No começo deste mês, o lobby irlandês pôde comemorar sua maior vitória na "guerra da carne", como a disputa está sendo chamada na UE. Depois que o Brasil apresentou uma lista com 2.681 fazendas certificadas para a venda do produto, quase nove vezes o número sugerido pelos europeus, as importações foram suspensas. Agora o governo brasileiro tenta negociar uma nova lista, mas o impasse vai se arrastar pelo menos até meados de março, quando termina a próxima inspeção européia no Brasil.
Em entrevista à Folha, Walshe disse que confia na manutenção do bloqueio e afirmou que a declaração do ministro da Agricultura, Reinhold Stephanes, de que o Brasil vendeu carne fora dos padrões para a Europa facilitou seu trabalho.  

FOLHA - Os representantes brasileiros manifestaram otimismo depois da reunião de sexta-feira com técnicos da União Européia. Qual a sua avaliação?
PADRAIG WALSHE
- Não acredito que o embargo será suspenso. O próprio ministro da Agricultura admitiu no Congresso que o Brasil exportou carne para a Europa que estava fora dos padrões exigidos, e eu acho que vai haver uma reação [da Comissão Européia] a isso. A equipe da UE que fará a visita ao Brasil precisa se certificar de que não entram nas fazendas certificadas bois vindos de regiões onde há focos de aftosa. Não creio que eles mudarão suas recomendações em breve.

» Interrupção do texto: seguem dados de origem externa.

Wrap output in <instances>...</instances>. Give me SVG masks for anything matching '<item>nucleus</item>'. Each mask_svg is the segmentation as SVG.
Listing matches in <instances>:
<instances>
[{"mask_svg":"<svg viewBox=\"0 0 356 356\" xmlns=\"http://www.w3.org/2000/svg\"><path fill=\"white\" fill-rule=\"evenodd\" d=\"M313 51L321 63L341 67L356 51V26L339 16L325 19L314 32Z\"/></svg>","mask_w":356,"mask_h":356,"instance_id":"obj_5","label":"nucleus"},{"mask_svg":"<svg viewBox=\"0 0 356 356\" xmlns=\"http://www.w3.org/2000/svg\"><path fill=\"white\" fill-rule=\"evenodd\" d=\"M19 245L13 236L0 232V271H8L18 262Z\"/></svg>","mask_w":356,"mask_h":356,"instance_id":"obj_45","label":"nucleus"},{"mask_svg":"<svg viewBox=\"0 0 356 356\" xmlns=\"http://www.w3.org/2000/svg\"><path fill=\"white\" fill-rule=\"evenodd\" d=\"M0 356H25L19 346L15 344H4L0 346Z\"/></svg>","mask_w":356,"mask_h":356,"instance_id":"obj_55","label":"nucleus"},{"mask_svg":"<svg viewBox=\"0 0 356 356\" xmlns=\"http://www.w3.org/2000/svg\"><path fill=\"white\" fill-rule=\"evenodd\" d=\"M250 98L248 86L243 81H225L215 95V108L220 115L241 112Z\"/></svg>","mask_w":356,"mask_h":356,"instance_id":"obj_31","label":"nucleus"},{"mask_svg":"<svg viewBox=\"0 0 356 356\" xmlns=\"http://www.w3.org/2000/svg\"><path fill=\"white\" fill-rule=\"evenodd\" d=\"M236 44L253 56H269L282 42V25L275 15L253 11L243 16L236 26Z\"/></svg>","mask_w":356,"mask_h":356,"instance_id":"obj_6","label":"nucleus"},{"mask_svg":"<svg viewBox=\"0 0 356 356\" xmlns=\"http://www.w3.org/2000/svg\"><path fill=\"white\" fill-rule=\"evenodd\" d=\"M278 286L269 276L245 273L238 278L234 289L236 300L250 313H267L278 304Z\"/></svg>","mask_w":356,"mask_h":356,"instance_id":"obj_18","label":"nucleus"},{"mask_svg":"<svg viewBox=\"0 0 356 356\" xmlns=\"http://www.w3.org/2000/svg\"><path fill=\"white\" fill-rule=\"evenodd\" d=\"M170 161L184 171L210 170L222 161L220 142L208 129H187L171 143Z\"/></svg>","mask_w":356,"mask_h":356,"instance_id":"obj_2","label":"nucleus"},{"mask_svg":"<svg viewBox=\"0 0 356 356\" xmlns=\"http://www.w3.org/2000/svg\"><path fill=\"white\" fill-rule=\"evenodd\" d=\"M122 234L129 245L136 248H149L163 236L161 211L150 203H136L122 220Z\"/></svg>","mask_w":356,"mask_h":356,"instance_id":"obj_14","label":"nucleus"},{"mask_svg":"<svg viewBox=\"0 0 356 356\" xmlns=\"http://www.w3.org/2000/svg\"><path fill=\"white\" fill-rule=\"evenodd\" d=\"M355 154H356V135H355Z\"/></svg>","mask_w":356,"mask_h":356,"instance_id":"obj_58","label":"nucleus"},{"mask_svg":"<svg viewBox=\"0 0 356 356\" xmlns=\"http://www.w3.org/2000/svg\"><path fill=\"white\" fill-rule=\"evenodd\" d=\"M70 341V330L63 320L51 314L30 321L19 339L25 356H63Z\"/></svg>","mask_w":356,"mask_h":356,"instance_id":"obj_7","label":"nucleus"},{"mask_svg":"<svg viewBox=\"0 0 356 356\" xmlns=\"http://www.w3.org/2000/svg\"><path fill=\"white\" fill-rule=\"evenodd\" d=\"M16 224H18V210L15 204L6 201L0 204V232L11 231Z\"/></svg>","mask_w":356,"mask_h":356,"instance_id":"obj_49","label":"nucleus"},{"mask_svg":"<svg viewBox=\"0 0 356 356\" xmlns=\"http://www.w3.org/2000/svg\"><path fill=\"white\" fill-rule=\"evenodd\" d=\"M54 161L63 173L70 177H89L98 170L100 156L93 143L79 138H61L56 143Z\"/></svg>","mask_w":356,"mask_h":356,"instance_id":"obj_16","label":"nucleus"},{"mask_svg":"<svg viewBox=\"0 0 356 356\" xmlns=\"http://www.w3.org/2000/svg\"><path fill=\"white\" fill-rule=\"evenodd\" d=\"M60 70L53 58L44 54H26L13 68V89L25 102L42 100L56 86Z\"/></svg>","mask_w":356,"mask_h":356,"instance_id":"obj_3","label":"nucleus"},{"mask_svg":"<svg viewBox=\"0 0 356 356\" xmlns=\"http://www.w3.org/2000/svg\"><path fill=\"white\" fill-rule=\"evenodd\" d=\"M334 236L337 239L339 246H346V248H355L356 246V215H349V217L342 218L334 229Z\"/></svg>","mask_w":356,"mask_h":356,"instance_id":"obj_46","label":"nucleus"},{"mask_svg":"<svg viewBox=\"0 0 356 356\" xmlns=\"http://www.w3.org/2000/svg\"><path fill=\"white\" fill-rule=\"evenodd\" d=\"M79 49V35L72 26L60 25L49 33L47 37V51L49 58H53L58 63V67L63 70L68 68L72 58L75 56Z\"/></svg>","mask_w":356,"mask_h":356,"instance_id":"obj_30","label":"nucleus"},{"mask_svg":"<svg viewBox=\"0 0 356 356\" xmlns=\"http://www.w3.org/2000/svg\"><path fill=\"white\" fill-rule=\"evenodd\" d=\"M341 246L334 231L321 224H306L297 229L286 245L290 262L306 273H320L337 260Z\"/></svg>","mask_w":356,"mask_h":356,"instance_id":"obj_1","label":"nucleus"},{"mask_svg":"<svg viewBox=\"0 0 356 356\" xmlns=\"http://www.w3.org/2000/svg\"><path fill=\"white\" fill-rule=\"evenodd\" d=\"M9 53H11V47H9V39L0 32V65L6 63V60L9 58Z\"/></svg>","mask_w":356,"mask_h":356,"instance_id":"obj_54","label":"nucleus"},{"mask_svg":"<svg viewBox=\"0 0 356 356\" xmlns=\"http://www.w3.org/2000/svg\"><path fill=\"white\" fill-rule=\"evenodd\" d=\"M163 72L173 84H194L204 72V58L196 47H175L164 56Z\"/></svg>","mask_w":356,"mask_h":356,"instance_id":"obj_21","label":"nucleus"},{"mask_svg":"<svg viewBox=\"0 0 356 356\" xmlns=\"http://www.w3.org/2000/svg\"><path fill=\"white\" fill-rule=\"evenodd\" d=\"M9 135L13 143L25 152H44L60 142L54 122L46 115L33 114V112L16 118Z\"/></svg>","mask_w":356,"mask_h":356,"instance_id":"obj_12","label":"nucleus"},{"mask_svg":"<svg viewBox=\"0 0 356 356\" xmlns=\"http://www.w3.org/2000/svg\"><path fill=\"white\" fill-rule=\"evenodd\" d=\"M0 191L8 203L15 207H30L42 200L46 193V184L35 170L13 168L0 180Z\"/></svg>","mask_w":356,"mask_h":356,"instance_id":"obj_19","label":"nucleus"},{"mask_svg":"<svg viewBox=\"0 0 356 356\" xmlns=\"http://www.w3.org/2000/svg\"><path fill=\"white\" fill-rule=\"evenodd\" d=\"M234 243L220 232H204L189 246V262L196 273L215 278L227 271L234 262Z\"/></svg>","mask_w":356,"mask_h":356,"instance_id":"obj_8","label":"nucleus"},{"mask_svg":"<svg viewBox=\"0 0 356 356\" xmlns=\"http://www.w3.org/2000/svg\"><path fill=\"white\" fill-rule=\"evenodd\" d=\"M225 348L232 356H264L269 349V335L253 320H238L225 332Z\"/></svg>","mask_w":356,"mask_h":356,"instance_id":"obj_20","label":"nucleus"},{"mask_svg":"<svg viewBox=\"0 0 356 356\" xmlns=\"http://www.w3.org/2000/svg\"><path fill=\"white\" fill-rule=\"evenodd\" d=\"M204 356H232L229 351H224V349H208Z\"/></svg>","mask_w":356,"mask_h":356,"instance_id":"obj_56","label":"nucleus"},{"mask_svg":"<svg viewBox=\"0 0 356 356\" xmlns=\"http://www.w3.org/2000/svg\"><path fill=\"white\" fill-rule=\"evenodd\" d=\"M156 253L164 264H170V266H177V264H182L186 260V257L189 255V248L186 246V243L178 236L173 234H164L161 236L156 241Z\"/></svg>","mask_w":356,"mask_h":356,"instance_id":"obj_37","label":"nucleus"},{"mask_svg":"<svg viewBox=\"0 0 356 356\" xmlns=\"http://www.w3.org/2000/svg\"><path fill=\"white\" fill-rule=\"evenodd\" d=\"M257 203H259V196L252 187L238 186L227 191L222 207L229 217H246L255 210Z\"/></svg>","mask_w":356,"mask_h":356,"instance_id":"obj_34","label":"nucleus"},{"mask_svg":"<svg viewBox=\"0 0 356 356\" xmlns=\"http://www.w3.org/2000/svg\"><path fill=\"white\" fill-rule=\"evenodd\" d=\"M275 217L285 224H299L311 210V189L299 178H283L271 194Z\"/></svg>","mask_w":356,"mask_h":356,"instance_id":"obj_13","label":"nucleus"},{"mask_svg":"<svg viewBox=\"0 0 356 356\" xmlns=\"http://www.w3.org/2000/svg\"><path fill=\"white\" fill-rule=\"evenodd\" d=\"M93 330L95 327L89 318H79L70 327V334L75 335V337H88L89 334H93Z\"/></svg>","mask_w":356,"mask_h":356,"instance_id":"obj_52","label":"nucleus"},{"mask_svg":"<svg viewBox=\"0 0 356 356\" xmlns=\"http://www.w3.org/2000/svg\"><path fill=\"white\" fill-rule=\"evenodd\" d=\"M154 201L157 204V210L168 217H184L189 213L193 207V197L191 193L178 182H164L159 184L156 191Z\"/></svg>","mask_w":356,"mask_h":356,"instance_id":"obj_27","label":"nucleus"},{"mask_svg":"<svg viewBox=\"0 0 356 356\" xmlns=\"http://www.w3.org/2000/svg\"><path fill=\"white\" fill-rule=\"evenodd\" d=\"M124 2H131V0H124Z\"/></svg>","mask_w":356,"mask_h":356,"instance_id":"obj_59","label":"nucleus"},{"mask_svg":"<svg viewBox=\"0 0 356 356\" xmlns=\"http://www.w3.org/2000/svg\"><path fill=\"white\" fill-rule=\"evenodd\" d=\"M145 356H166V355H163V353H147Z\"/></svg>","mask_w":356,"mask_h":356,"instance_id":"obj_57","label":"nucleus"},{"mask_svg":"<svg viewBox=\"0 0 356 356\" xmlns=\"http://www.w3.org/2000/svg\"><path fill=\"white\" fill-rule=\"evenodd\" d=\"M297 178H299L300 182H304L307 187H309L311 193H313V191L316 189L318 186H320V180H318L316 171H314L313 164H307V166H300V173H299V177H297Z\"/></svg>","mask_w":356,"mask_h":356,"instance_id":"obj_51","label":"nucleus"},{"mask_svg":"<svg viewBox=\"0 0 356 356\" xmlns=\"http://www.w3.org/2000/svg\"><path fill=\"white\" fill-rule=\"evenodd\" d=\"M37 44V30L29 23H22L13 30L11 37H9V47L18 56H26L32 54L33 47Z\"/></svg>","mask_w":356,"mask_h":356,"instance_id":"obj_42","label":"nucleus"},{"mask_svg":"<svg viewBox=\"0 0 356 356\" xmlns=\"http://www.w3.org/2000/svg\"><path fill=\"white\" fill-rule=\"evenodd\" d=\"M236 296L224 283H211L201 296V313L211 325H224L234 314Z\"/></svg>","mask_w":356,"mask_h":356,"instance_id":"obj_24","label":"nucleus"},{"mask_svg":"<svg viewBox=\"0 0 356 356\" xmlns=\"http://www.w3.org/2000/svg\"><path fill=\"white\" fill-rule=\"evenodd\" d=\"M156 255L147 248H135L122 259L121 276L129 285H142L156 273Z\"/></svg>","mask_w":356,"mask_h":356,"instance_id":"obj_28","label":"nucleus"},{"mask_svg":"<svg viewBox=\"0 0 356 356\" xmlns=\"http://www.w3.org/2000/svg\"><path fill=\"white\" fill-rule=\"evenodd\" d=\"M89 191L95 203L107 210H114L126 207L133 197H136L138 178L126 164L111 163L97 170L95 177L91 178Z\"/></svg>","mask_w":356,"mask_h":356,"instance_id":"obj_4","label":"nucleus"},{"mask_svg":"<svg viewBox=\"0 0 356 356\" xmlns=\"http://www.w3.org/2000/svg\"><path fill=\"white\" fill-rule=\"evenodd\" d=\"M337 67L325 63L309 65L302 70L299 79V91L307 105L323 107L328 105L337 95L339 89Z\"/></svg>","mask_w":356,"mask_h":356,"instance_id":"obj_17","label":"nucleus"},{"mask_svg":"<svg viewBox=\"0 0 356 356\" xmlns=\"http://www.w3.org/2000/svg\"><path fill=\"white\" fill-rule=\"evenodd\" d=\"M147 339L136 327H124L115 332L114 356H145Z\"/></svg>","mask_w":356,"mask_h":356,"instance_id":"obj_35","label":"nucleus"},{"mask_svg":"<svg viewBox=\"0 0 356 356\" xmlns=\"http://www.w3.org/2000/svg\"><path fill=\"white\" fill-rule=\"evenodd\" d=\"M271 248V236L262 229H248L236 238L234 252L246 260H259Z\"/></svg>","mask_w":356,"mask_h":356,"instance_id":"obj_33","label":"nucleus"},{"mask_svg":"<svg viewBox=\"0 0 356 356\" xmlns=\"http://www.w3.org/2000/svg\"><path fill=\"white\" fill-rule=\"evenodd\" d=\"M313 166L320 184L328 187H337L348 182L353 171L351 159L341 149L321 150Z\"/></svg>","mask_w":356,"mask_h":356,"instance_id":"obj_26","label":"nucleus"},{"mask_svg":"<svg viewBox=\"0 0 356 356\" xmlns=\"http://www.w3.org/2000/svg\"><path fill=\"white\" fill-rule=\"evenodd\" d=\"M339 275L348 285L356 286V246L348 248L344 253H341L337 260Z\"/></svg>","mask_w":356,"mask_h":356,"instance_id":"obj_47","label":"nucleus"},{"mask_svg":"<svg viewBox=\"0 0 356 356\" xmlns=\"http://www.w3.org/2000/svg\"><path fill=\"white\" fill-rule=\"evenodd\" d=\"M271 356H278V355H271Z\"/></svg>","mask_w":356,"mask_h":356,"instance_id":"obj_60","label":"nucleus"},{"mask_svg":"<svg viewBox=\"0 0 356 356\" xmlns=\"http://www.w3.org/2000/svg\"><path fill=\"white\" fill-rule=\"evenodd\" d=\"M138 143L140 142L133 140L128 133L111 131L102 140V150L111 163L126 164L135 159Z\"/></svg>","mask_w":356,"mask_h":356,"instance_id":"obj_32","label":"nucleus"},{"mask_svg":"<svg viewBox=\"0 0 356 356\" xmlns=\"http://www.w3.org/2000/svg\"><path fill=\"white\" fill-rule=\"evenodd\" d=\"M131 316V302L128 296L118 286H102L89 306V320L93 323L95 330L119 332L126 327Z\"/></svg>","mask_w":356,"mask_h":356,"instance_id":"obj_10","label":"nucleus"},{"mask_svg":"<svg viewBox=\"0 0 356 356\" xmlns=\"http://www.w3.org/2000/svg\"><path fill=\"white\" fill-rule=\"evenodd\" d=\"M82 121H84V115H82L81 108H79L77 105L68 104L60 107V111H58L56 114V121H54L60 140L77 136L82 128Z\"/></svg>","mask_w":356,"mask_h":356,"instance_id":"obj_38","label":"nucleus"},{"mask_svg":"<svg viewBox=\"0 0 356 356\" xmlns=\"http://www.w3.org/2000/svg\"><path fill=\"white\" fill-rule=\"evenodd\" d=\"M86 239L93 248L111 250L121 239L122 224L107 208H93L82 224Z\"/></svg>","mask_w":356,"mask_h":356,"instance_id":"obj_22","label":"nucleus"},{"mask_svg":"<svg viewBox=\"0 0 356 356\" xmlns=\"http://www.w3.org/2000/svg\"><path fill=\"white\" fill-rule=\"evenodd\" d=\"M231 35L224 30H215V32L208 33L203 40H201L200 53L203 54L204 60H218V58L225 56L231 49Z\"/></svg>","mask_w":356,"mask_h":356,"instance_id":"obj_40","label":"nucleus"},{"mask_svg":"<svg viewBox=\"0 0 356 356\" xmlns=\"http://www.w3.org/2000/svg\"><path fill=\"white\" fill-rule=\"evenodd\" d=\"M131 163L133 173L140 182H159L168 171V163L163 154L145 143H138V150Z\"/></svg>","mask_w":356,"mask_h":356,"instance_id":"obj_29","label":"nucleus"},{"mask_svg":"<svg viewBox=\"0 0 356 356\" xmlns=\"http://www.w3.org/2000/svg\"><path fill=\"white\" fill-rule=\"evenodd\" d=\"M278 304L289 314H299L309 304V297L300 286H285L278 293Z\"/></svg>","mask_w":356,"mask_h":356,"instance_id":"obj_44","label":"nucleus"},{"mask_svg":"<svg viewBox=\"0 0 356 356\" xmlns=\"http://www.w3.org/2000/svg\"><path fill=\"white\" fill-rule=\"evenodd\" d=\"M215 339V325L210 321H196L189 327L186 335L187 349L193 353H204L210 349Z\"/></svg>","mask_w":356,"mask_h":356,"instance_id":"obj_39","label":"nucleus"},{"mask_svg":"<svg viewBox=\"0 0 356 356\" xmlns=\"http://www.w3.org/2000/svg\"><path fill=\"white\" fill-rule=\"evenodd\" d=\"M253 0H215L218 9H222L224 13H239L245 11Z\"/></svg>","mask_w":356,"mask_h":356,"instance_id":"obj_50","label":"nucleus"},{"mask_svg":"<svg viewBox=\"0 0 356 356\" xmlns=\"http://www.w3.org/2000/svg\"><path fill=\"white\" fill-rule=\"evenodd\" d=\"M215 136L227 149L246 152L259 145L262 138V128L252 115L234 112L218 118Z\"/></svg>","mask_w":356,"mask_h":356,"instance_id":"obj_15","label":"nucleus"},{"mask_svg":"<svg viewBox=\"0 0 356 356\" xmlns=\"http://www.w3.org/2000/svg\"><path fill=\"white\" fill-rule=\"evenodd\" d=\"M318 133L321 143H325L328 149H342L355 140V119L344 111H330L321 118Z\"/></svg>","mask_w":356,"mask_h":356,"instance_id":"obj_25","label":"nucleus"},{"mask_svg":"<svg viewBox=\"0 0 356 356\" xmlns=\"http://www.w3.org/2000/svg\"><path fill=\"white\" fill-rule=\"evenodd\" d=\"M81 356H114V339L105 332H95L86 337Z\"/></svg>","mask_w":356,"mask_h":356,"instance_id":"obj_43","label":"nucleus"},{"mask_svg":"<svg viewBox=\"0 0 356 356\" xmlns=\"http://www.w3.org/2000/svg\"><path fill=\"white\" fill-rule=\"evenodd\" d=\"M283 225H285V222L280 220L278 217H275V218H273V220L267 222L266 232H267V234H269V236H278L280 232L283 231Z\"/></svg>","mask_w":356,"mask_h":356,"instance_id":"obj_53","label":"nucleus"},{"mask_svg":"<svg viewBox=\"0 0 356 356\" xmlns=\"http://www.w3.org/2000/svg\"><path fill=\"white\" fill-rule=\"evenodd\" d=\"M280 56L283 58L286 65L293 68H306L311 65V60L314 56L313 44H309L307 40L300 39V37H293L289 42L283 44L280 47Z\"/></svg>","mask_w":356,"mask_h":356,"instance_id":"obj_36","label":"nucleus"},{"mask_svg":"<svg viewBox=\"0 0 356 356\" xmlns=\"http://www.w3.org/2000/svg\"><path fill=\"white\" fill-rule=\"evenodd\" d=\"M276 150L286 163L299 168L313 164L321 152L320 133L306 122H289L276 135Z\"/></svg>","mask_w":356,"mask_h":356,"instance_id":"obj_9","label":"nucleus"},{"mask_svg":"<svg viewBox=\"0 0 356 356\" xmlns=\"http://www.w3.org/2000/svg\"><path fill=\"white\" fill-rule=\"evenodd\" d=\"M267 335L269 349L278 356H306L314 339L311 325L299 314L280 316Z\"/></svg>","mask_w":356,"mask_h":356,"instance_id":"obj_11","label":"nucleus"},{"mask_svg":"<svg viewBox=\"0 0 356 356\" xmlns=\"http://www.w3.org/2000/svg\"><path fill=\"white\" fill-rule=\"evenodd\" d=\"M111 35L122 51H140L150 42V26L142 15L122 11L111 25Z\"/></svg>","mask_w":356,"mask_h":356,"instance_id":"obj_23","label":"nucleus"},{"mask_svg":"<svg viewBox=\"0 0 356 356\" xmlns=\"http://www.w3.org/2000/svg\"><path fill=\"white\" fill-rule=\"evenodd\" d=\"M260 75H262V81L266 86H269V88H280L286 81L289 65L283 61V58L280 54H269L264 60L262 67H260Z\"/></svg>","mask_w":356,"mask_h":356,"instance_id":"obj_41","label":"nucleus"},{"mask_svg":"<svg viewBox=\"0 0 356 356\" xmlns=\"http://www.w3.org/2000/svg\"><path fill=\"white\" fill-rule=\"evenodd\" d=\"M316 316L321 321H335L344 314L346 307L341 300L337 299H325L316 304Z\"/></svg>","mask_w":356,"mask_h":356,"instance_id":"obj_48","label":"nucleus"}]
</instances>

FOLHA - Para produtores e diplomatas brasileiros, o que está por trás da "guerra da carne" não são preocupações sanitárias, mas política e protecionismo. O que o sr. acha?
WALSHE
- Definitivamente não é uma questão política. Trata-se de padrões. Nós, fazendeiros europeus, investimos milhões em padrões que foram estabelecidos em favor dos consumidores do bloco. Não vamos ficar de braços cruzados diante da entrada de produtos na União Européia que não são submetidos a esses altos padrões.

FOLHA - O que a associação pretende fazer para convencer a Comissão Européia a manter o bloqueio à carne do Brasil?
WALSHE
- Vamos continuar com o nosso lobby político e insistir em que a equivalência [a padrões europeus] deve ser respeitada em relação a qualquer produto que entre na UE.

FOLHA - O governo brasileiro afirma que a carne que o país exporta não oferece nenhum risco. A campanha em torno do perigo sanitário não é exagerada?
WALSHE
- Não importa de onde vem a carne: ela deve ser produzida sob as mesmas exigências sanitárias em vigor na UE. É preciso que haja rastreabilidade, para garantir as mesmas condições em relação aos produtores europeus. É injusto quando produtores de fora da UE podem usar hormônios, antibióticos e não precisam rastrear os animais. Nós sofremos um controle rigoroso e queremos igualdade de condições.

FOLHA - A associação que o sr. dirige fez campanha pesada na Europa desaconselhando o consumo de carne brasileira. Deu certo?
WALSHE
- Acho que os consumidores preferem carne européia. Precisamos identificar melhor o produto para que o consumidor saiba o que está comprando.

FOLHA - Em suas várias visitas ao Brasil, o sr. comeu carne?
WALSHE
- Em minhas viagens ao exterior, geralmente como o que me servem. Só exijo que a comida esteja razoavelmente bem preparada.